Cells regulate their membrane phospholipid biophysical properties by the co-ordinated synthesis of saturated and unsaturated fatty acids. In bacteria, unsaturated fatty acids are produced by the de novo fatty acid biosynthetic pathway anaerobically, or by oxidative desaturation of the existing fatty acids catalysed by desaturases. A transcriptional repressor in Pseudomonas aeruginosa, DesT (PA4890), regulates the expression of an acyl-CoA desaturase operon (desCB, PA4889 and PA4888). The desCB operon is located adjacent to desT and is transcribed in the opposite direction. The expression level of desCB is strongly and selectively upregulated in a DeltadesT-deletion strain.

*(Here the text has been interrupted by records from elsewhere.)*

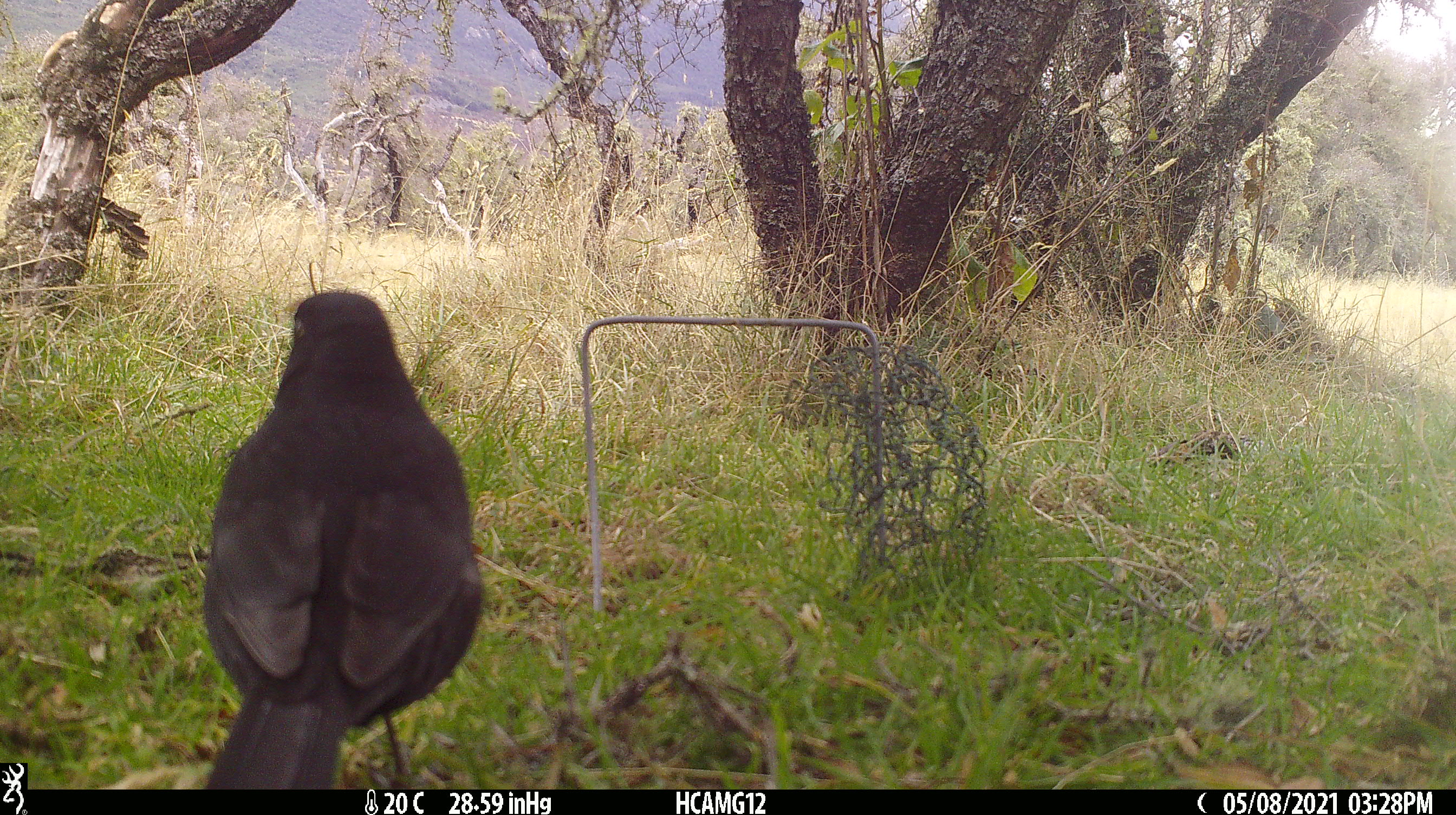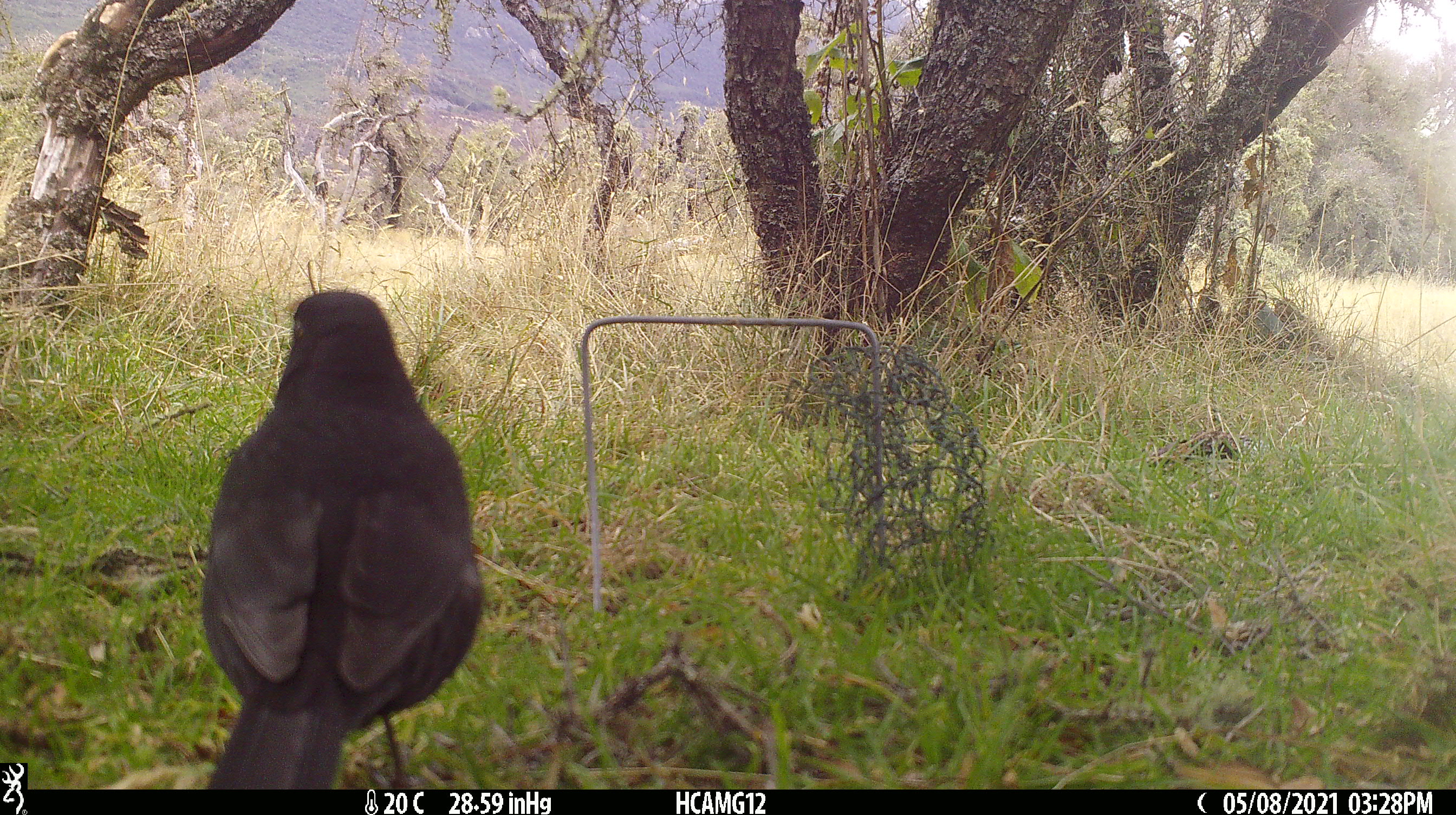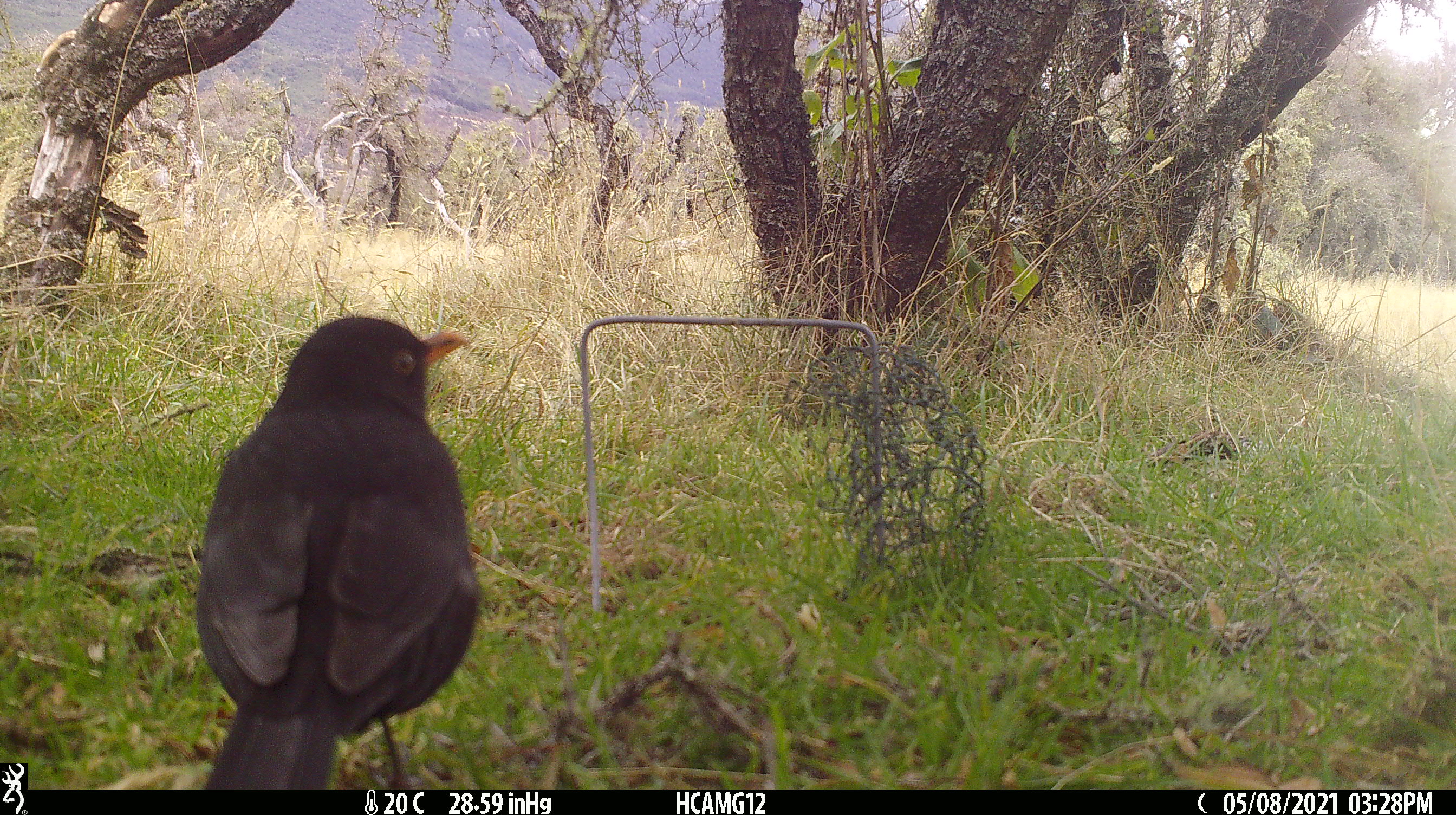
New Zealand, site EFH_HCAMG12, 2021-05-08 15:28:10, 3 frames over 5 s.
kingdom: Animalia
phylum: Chordata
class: Aves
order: Passeriformes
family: Turdidae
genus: Turdus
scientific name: Turdus merula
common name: eurasian blackbird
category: blackbird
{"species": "blackbird (eurasian blackbird) (Turdus merula)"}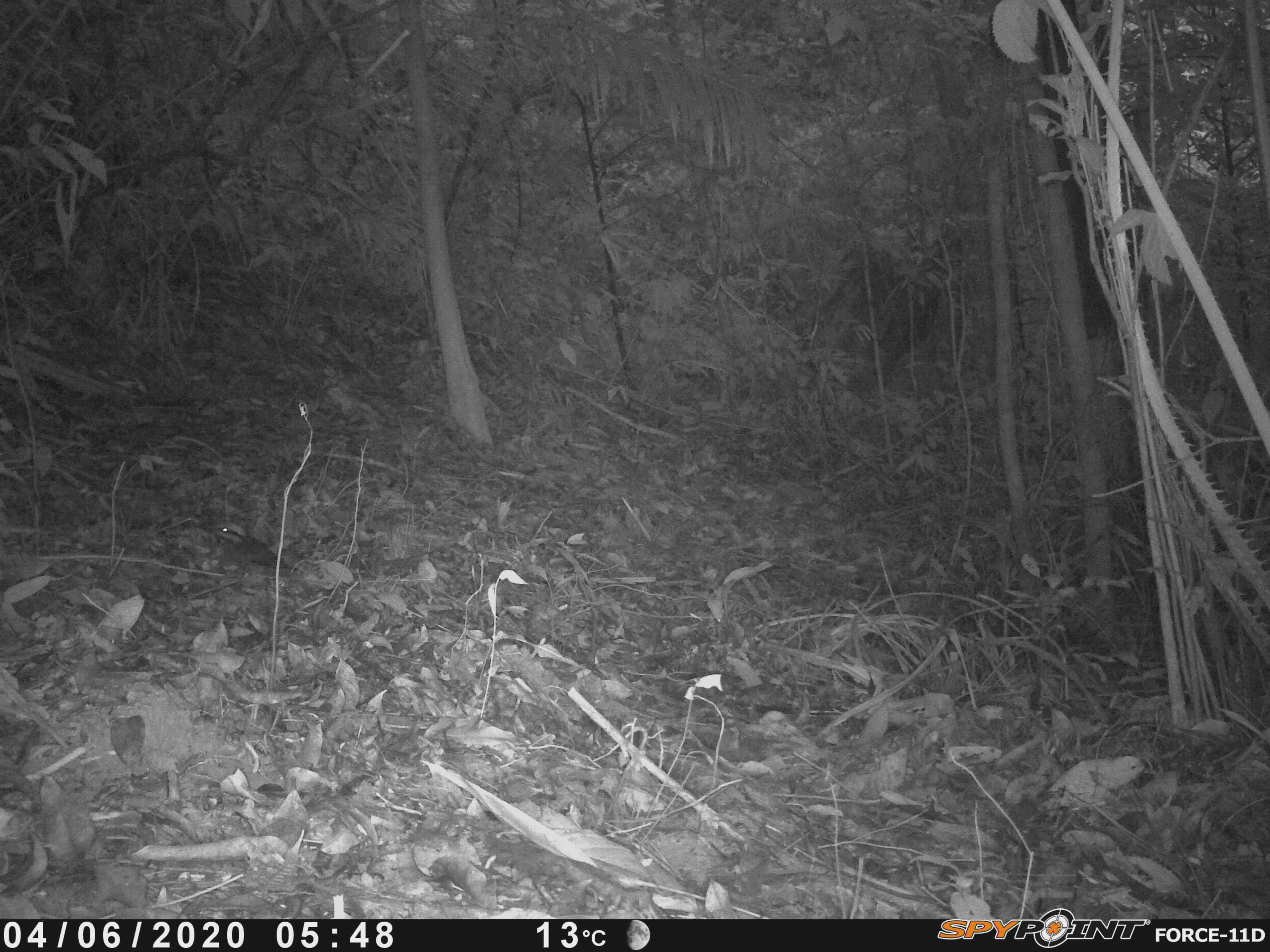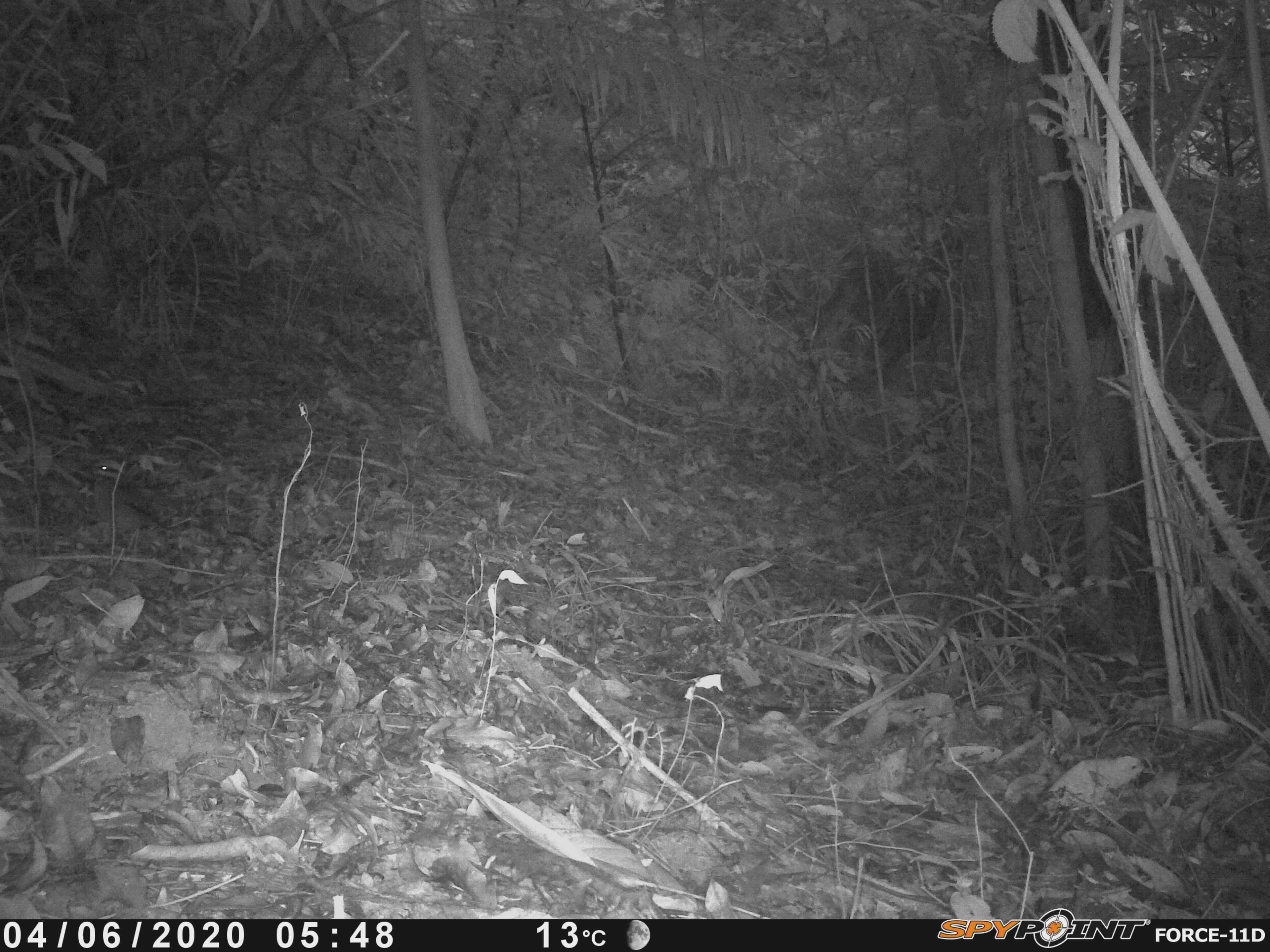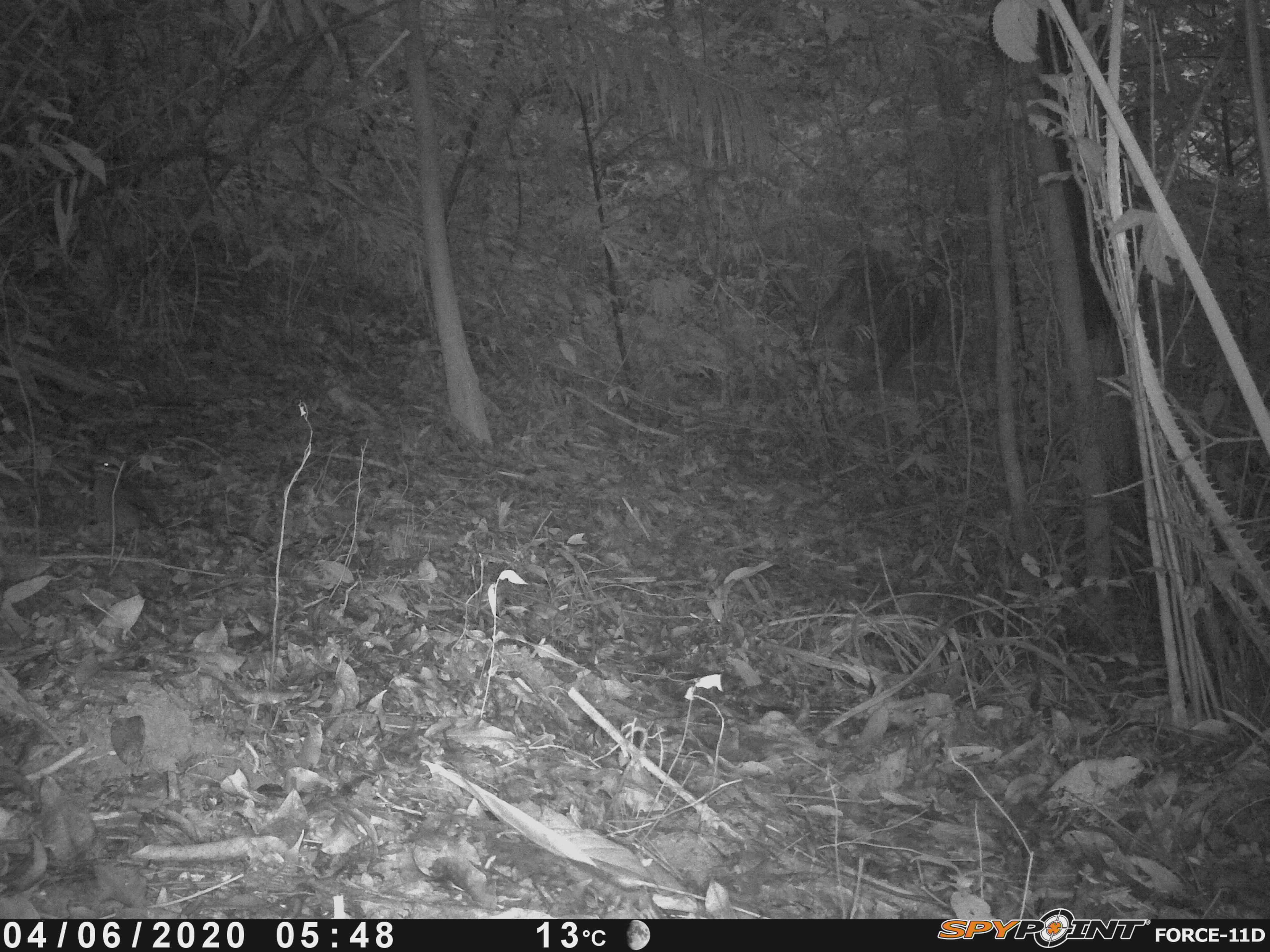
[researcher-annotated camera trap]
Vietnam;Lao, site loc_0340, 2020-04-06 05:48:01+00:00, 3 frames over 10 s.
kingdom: Animalia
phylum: Chordata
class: Aves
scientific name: Aves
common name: bird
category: unidentified bird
Unidentified bird (bird) (Aves). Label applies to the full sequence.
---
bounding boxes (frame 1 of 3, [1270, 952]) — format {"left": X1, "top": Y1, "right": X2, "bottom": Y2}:
unidentified bird: {"left": 207, "top": 522, "right": 287, "bottom": 568}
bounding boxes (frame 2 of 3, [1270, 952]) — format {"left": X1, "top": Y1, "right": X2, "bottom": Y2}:
unidentified bird: {"left": 76, "top": 456, "right": 167, "bottom": 534}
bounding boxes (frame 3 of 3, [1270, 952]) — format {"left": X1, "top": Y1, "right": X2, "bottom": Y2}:
unidentified bird: {"left": 82, "top": 453, "right": 169, "bottom": 530}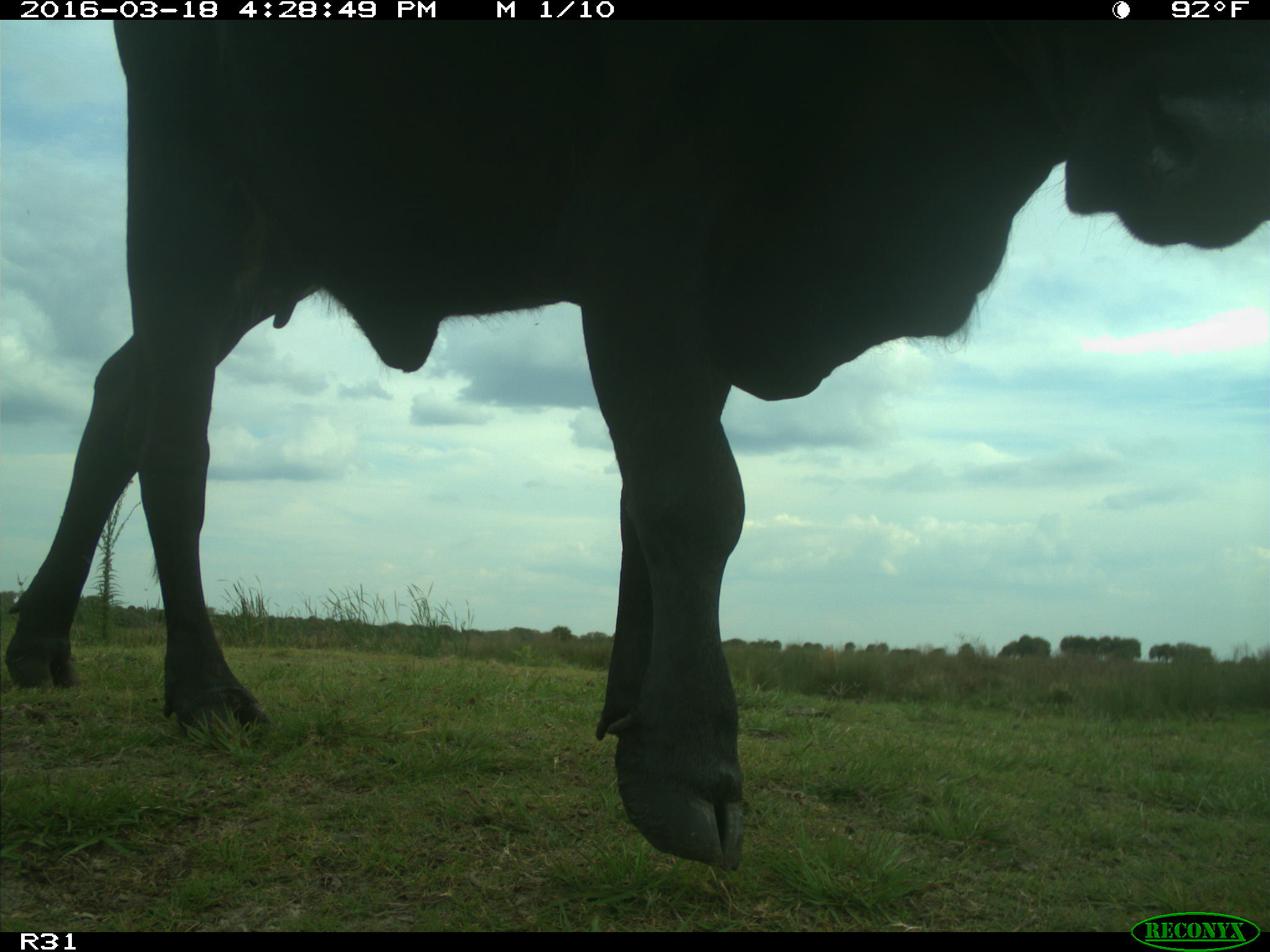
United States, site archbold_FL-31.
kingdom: Animalia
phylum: Chordata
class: Mammalia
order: Artiodactyla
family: Bovidae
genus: Bos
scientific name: Bos taurus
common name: domestic cow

Both electrophoresis mobility shift assay and DNase I footprinting analysis demonstrated the existence of two DesT binding sites in the desT-desCB promoter region, P1 and P2. The binding of purified DesT to P2 was enhanced by unsaturated acyl-CoAs, whereas saturated acyl-CoAs prevented DesT interaction with P2. The biological importance of this interaction was verified by the upregulation of desCB and desT in cells grown in the presence of stearate and their repression when oleate was present. This unique ligand selectivity allows DesT to sense the physical properties of the cellular acyl-CoA pool and modulate the expression of the acyl-CoA Delta9-desaturase system to adjust fatty acid desaturation activity accordingly.